We have to allow for the possibility that other sources of truth are equally valid & compelling.
Fact and truth also derive from the lived experiences of people directly affected by decades of failed policies. Their voices and solutions should be centered in dialogue about how to undo the effects of those policies—past and ongoing. #communityjustice
To that end, we hope we can serve as a convener for a larger conversation about possible alternative roles for philanthropy in addressing the inequities that pervade our justice system. This must be an ongoing dialogue, and it is not just related to justice system reform.
This kind of philanthropy leads to concentrations of large amounts of money in large institutions, to the detriment or even starvation of smaller scale, community efforts that may not engage in evidence-based evaluation, but do have solutions that work for their communities.
In the specific field of justice reform, we are especially wary of technocratic endeavors that exclude directly affected communities: people who are presently or formerly incarcerated & their families, people who are otherwise justice-involved, activists, grassroots groups.
Being housed in a large research university but committed to supporting community work, we find that this kind of philanthropy is damaging for our model. It creates a baseline of distrust with communities. When we approach community groups, they assume we aim to conduct research.
Their immediate response: we don't need research to confirm what we already know.

The research community should not scoff at this reaction. We must hear & absorb the pain in being the frequent object of study but never the author of policy.
That pain has specific resonance when it comes to Randomized Control Trials ("RCTs"), often framed as the "gold standard" of empirical research.

To our community partners, it's fool's gold.

They raise a moral objection to randomizing access to justice system improvements.
For one thing, especially in a criminal legal setting, such studies convert communities of color & poor people into research subjects of randomized public policy. We fear this idea of randomization normalizes public policy by chance, like a housing or school lottery.
We are concerned that public policy by chance is fundamentally inconsistent with the project of equity. And even though RCTs are trial runs, they are not just experiments. They accept and enshrine randomization, even in a pilot setting, operating as policy in the real world.
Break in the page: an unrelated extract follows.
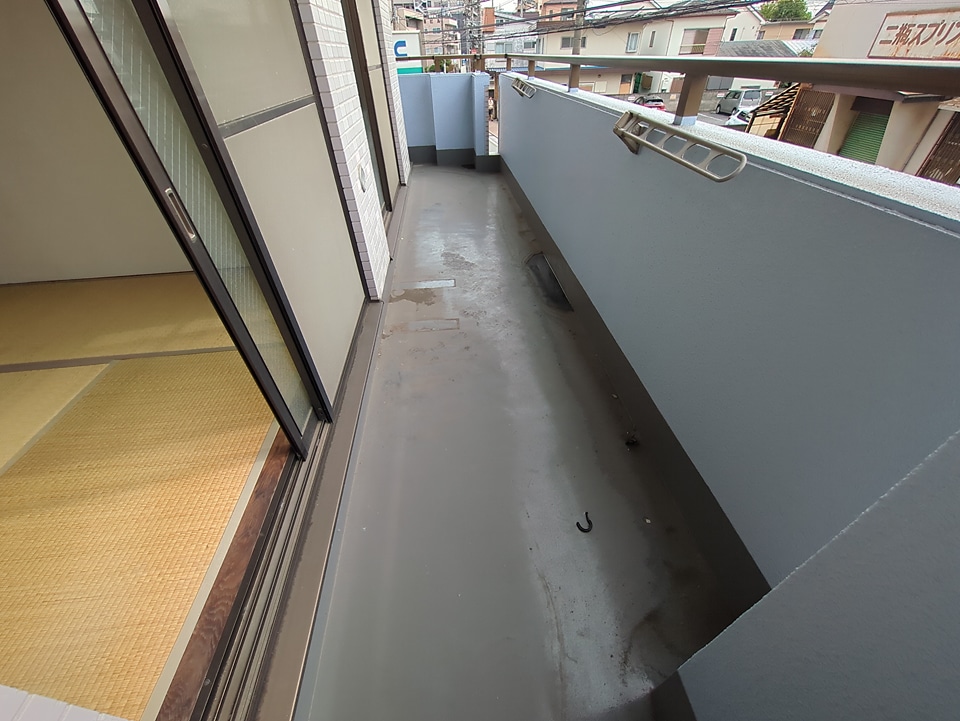 14/30 バルコニー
For example, one RCT funded by this new endeavor is a study in Allegheny County, Pennsylvania, on the impact of having a public defender at a criminal defendant’s preliminary arraignment, with the overall goal of improving the criminal justice system.
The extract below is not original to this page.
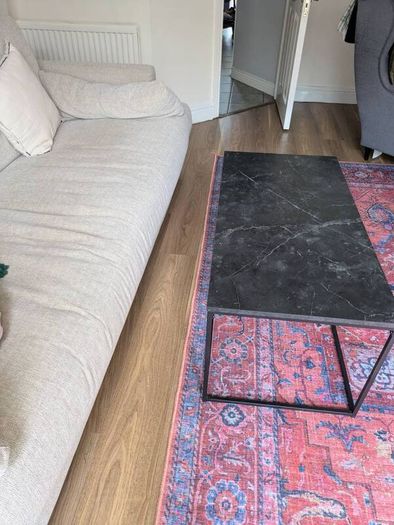 Marble Effect Coffee Table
When research already exists (see, e.g., below) to confirm the efficacy of an intervention, it disrupts a necessary precondition for RCTs: equipoise—true uncertainty as to whether the intervention or the status quo is more effective. How does an IRB approve such a study?
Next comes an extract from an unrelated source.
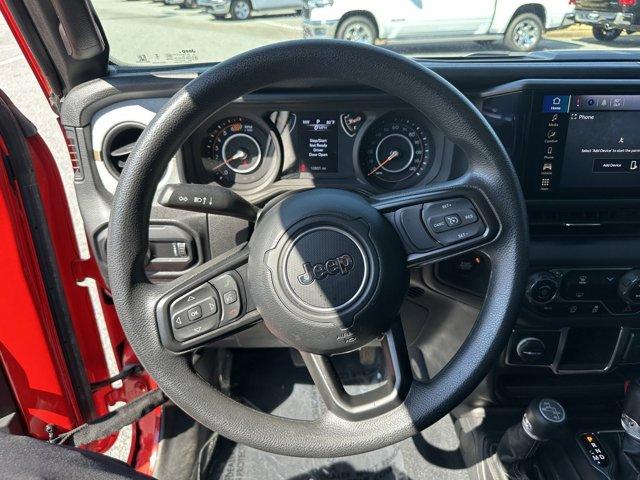 used 2024 Jeep Wrangler car, priced at $36,950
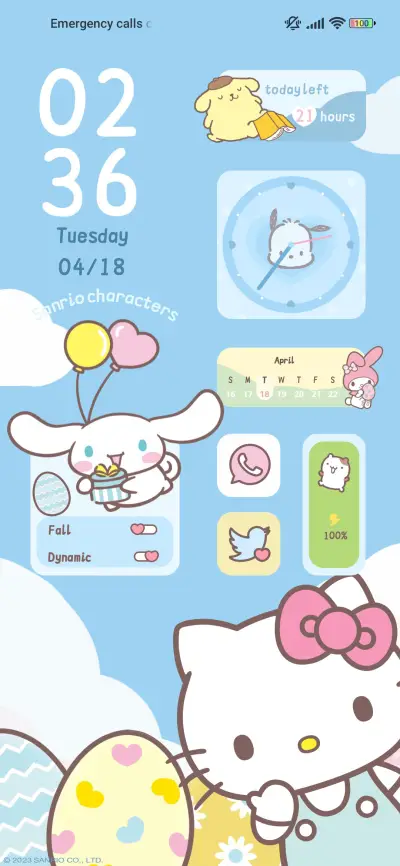 Sanrio Easter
RCTs do not just make an existing random distribution of a scare resource more explicit.
1) The resource is only scarce b/c of mutable public policy
2) In systematizing who is freed & who is bailed out, who has a lawyer & who doesn't, we become complicit in the system's harm
No matter the underlying question, keeping someone in jail for research purposes intentionally subjects them to jail's harms. We raise a deontological concern for randomized human experiment on predominantly poor people/people of color to determine who should be freed from cages.
Policymakers in jurisdictions engaged in these studies are equally to blame. Your constituents didn't elect you to harm people in the name of research. Why must we devote public partnerships to studies instead of implementing policies that begin to undo our racist system for all?
The #reform community has an opportunity to embrace new kinds of evidence to shift punitive policy. We know the name Kalief Browder as well as we know Willie Horton. We allow anecdote to help us identify harm. Why don't we invest in directly affected people identifying solutions?